= Beginning of Section =

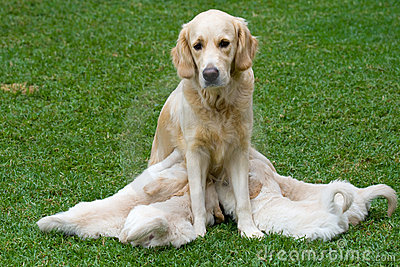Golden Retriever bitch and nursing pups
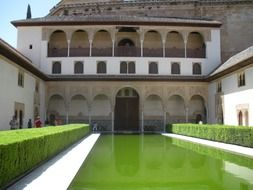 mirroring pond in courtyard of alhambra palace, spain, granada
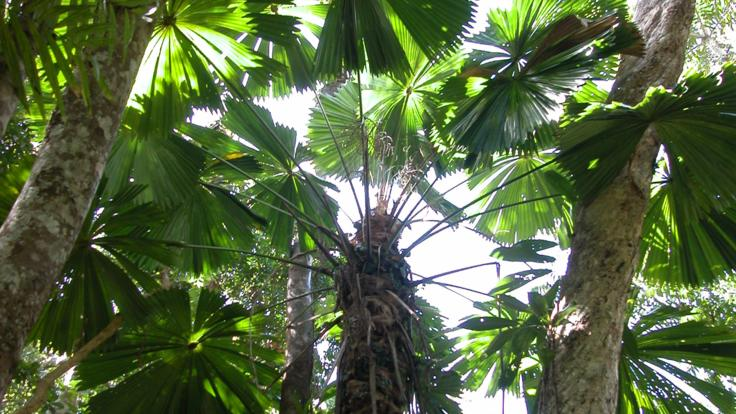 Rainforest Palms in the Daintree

= End of Section =
= Beginning of Section =

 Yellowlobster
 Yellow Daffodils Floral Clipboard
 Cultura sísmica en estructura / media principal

= End of Section =

▸ **ACTIVITY**: Taking the listing above as the source, transcribe only the lines starting at the line with "Yellowlobster" and going through the line with "Cultura sísmica en", unaltered and with both ends included.

▸ **ANSWER TO THIS EXERCISE**:
 Yellowlobster
 Yellow Daffodils Floral Clipboard
 Cultura sísmica en estructura / media principal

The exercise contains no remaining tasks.